### REQUIRED WORK
1. From the biographical note on Francis Brown below, list each post he held at the Union Theological Seminary, giving the year he took it.
2. Extend the biographical note on Francis Brown below, picking up after its final sentence.

### PAGE TEXT
______

Librarian Note: There is more than one author in the Goodreads database with this name.
The Rev. Francis Brown (December 26, 1849 – 1916), American Semitic scholar, was born in Hanover, New Hampshire.
He was the son of Samuel Gilman Brown (1813–1885), president of Hamilton College from 1867 to 1881, and the grandson of Francis Brown, whose removal from the presidency of Dartmouth College and later restoration were incidental to the famous Dartmouth College case.
The younger Francis graduated from Phillips Academy, Andover in 1866, from Dartmouth in 1870 and from the Union Theological Seminary in 1877, and then studied in Berlin. In 1879 he became instructor in biblical philology at the Union Theological Seminary, in 1881 an associate professor of the same subject, and in 1890 Davenport Professor of Hebrew and the cognate Languages.

______

### DATA EXTRACT
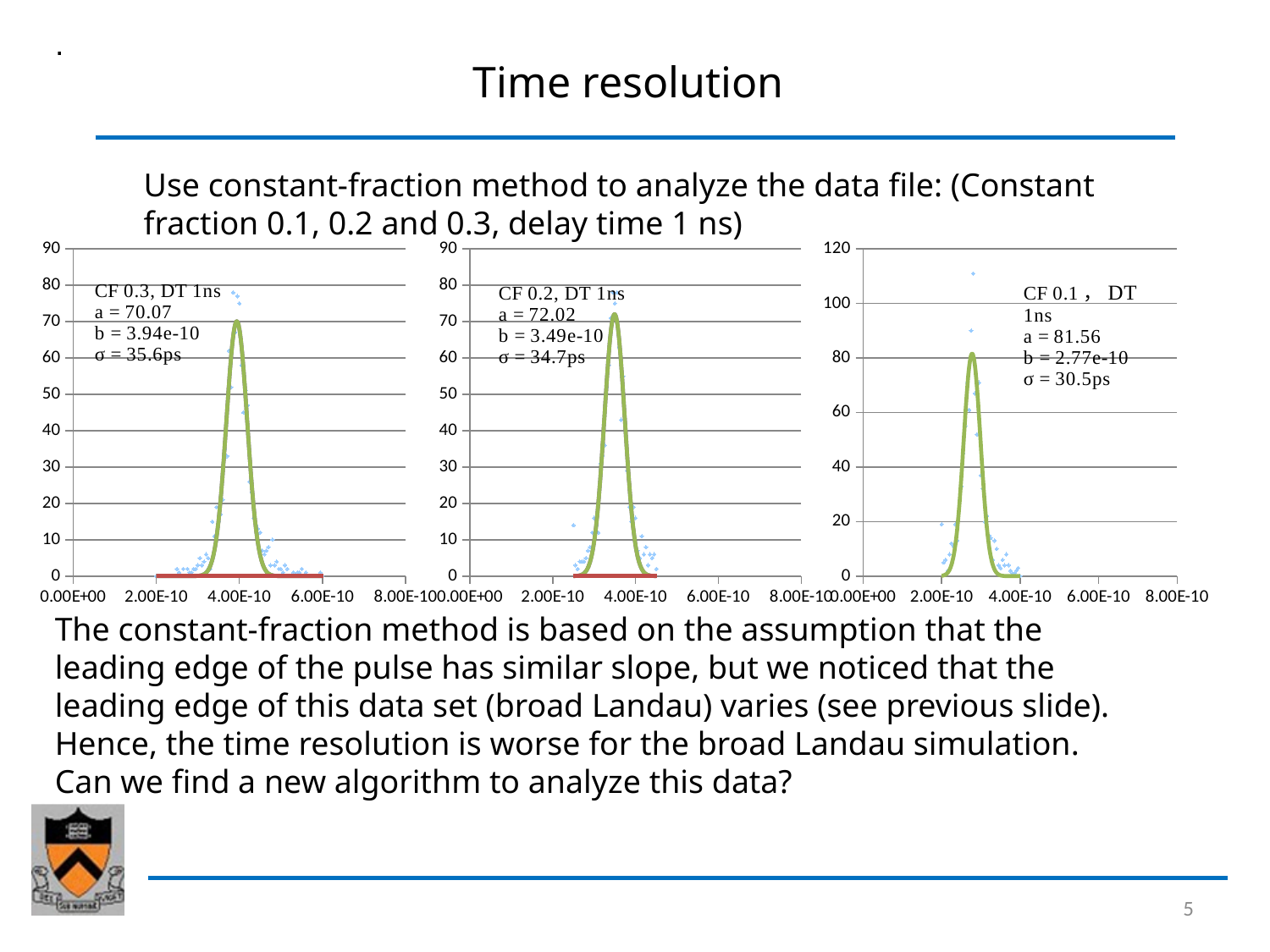
In the right chart (CF 0.1, DT 1ns), is the highest scatter point greater or less than 100? greater Is the fitted a value larger in the middle chart (CF 0.2) or the left chart (CF 0.3)? CF 0.2 What is the maximum value shown on the y axis of the right chart (CF 0.1, DT 1ns)? 120 Which of the three charts reports the largest fitted a value? CF 0.1, DT 1ns How many charts are shown on the slide? 3 What kind of chart is the left chart (CF 0.3, DT 1ns)? scatter chart with a fitted curve In the middle chart (CF 0.2, DT 1ns), what is the value of σ? 34.7ps What is the difference between the σ values of the CF 0.3 chart and the CF 0.1 chart? 5.1ps In the left chart (CF 0.3, DT 1ns), what is the fitted value of a? 70.07 Which of the three charts reports the smallest σ? CF 0.1, DT 1ns In the right chart (CF 0.1, DT 1ns), what is the value of σ? 30.5ps In the right chart (CF 0.1, DT 1ns), what is the fitted value of b? 2.77e-10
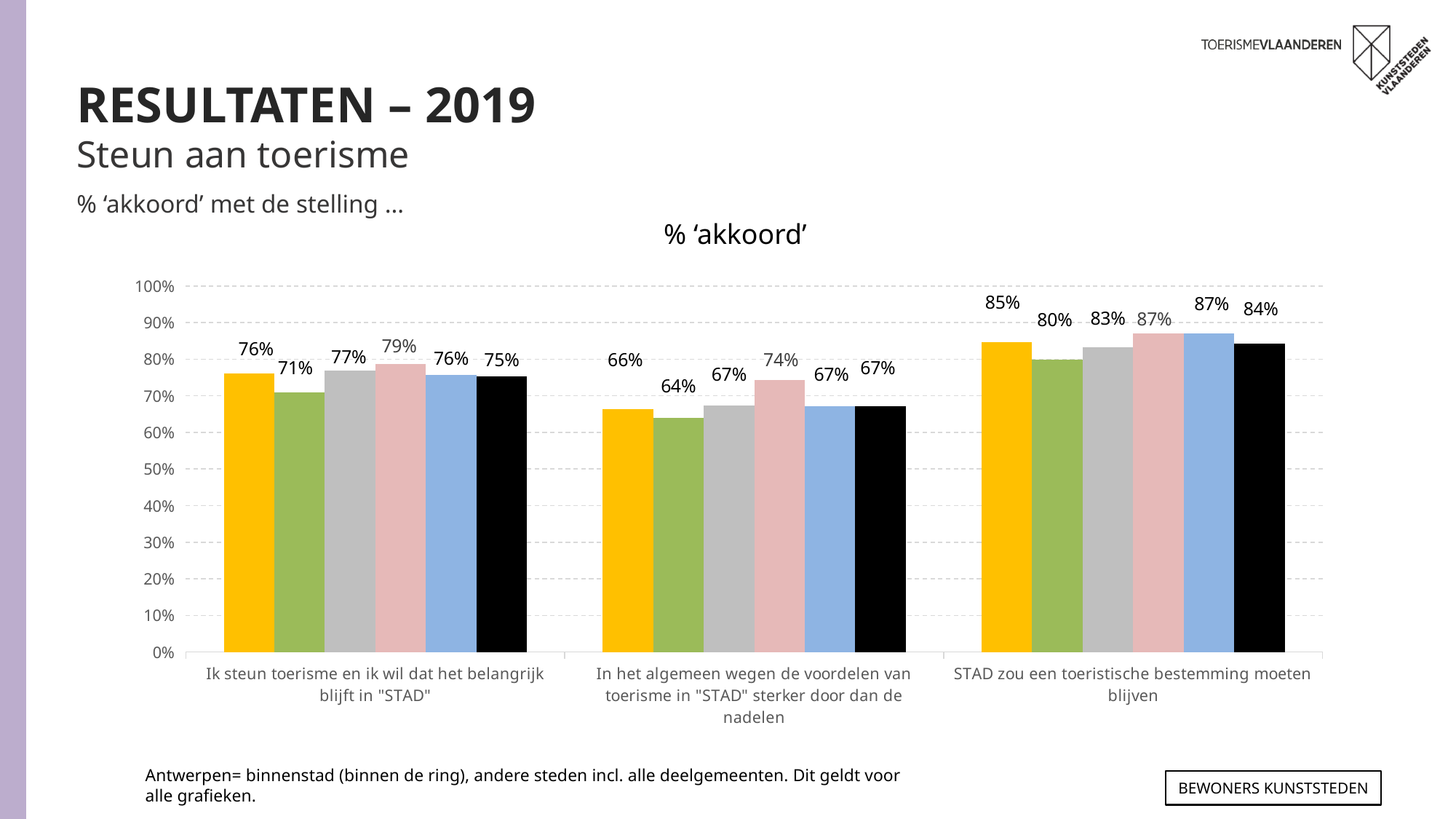
What is the value of the pink bar for "Ik steun toerisme en ik wil dat het belangrijk blijft in 'STAD'"? 79% How many bars are plotted for each statement category? 6 Is the yellow bar higher for "Ik steun toerisme en ik wil dat het belangrijk blijft in 'STAD'" or for "In het algemeen wegen de voordelen van toerisme in 'STAD' sterker door dan de nadelen"? Ik steun toerisme en ik wil dat het belangrijk blijft in "STAD" What is the title of the chart? % ‘akkoord’ Is the value of the black bar for "STAD zou een toeristische bestemming moeten blijven" greater or less than 80%? greater How many statement categories are shown on the x axis of the chart? 3 What kind of chart is shown on the slide? bar chart Which bar has the lowest value for "In het algemeen wegen de voordelen van toerisme in 'STAD' sterker door dan de nadelen"? the green bar (64%) What is the value of the yellow bar for "STAD zou een toeristische bestemming moeten blijven"? 85% What is the value of the black bar for "In het algemeen wegen de voordelen van toerisme in 'STAD' sterker door dan de nadelen"? 67% What is the difference between the pink bar and the green bar for "In het algemeen wegen de voordelen van toerisme in 'STAD' sterker door dan de nadelen"? 10 percentage points Which bar has the highest value for "Ik steun toerisme en ik wil dat het belangrijk blijft in 'STAD'"? the pink bar (79%)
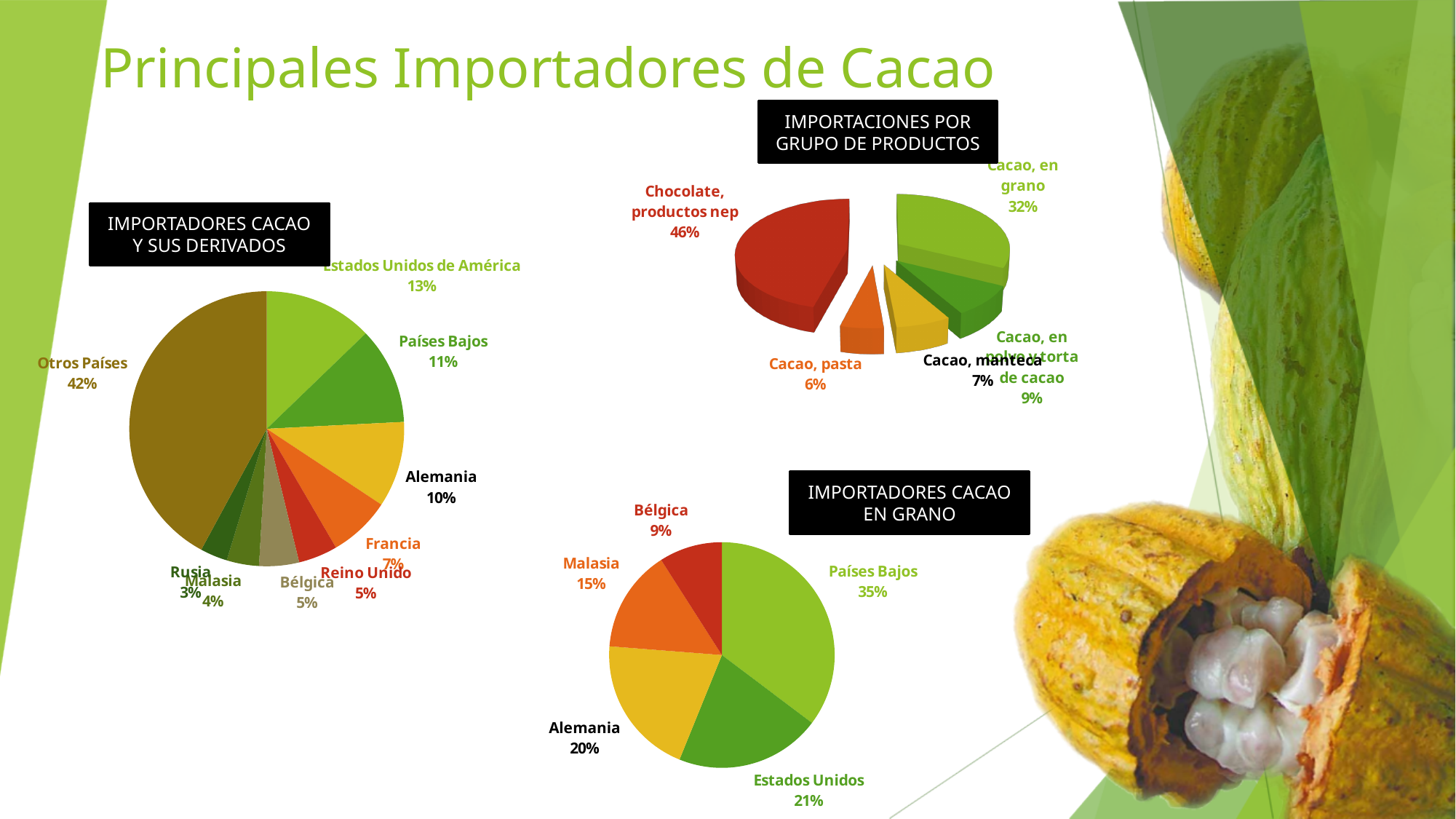
In the 'IMPORTADORES CACAO Y SUS DERIVADOS' chart, which category has the smallest share? Rusia In the 'IMPORTACIONES POR GRUPO DE PRODUCTOS' chart, what is the difference between Cacao, en grano and Cacao, pasta? 26% In the 'IMPORTADORES CACAO Y SUS DERIVADOS' chart, what share does Otros Países have? 42% In the 'IMPORTADORES CACAO EN GRANO' chart, what is the difference between Estados Unidos and Malasia? 6% In the 'IMPORTADORES CACAO Y SUS DERIVADOS' chart, how many slices does the pie have? 9 In the 'IMPORTADORES CACAO EN GRANO' chart, which country has the smallest share? Bélgica In the 'IMPORTADORES CACAO EN GRANO' chart, what share does Países Bajos have? 35% In the 'IMPORTACIONES POR GRUPO DE PRODUCTOS' chart, what share does Chocolate, productos nep have? 46% What kind of chart is the 'IMPORTACIONES POR GRUPO DE PRODUCTOS' chart? Pie chart In the 'IMPORTADORES CACAO Y SUS DERIVADOS' chart, which named country (excluding Otros Países) has the largest share? Estados Unidos de América In the 'IMPORTACIONES POR GRUPO DE PRODUCTOS' chart, which is larger, Cacao, manteca or Cacao, pasta? Cacao, manteca In the 'IMPORTADORES CACAO Y SUS DERIVADOS' chart, what is the value for Alemania? 10%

______

### RESPONSES FOR EACH TASK
1.
- 1879: instructor in biblical philology
- 1881: associate professor of biblical philology
- 1890: Davenport Professor of Hebrew and the cognate Languages

2.
Brown's published works won him an honorary doctorate of Divinity from the University of Glasgow (1901), and a D.Litt. from the University of Oxford, as well as honorary doctorates from Dartmouth and Yale. The works are, with the exception of The Christian Point of View (1902; with Profs. A. C. McGiffert and G. W. Knox), almost purely linguistic and lexical, and include Assyriology: its Use and Abuse in Old Testament Study (1885), and the important revision of Gesenius' Lexicon, undertaken with S. R. Driver and C. A. Briggs — Brown Driver Briggs, A Hebrew and English Lexicon of the Old Testament (1891–1905).